Maddy Vasquez handles a drake mallard while helping another student on a duck migration project in Kansas in November 2024.

By Ronica Stromberg

As Maddy Vasquez listened to awards being called out at the School of Natural Resources spring banquet last year, she thought about how cool the Graduate Student Meritorious Award was for a master's student.

"I was like, 'Wow, I would really like to win that someday. I hope I do enough to warrant that award.' And then I got that this year," she said.

The award notification came as a surprise, arriving by email while she was talking with her research partner, Ava Britton, and one of their advisors, Mark Vrtiska. She told them she thought she might have won the master's award, and they confirmed that they, and all of her labmates, already knew that.

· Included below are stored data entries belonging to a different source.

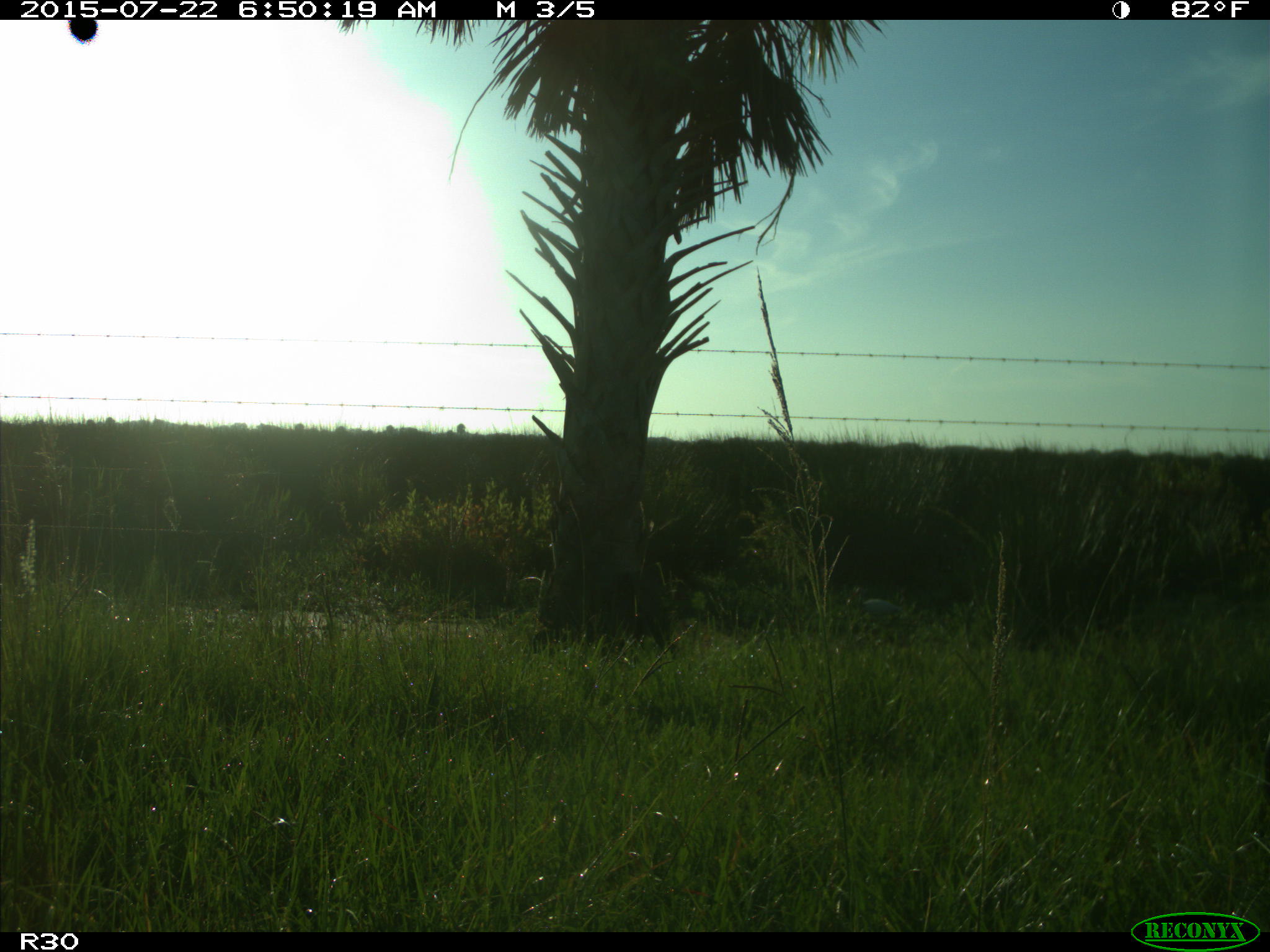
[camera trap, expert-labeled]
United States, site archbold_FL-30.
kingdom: Animalia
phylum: Chordata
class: Aves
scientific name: Aves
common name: birds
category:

"I started tearing up," she said. "I'm like, 'Oh my gosh, oh my gosh, oh my gosh,' and then I started running around in a circle."

The whirlwind experience didn’t end there, as she was able to invite her parents to the spring banquet and see their joy when the award was announced. She also saw Britton, her best friend in college, win a surprise award, the Joe Gabig Memorial Award. It's an award given by the Nebraska Chapter of The Wildlife Society, normally at a banquet in February or March. This year, though, the chapter moved to a fall banquet and asked the School of Natural Resources to announce the award for them.

"That one was a complete surprise, and I'm like, 'Oh my god, we won awards together!' It was such a magical moment," she said.

The two have been working together under the guidance of Vrtiska and Chris Chizinski, professors in wildlife management. They have been studying the results of the two-tier duck hunting regulation that Nebraska and South Dakota recently implemented. In the original duck hunting regulation, Tier I, hunters could harvest six ducks a day but the ducks had to be of a specified species or sex. In Tier II, hunters can harvest three ducks a day without species or sex restrictions.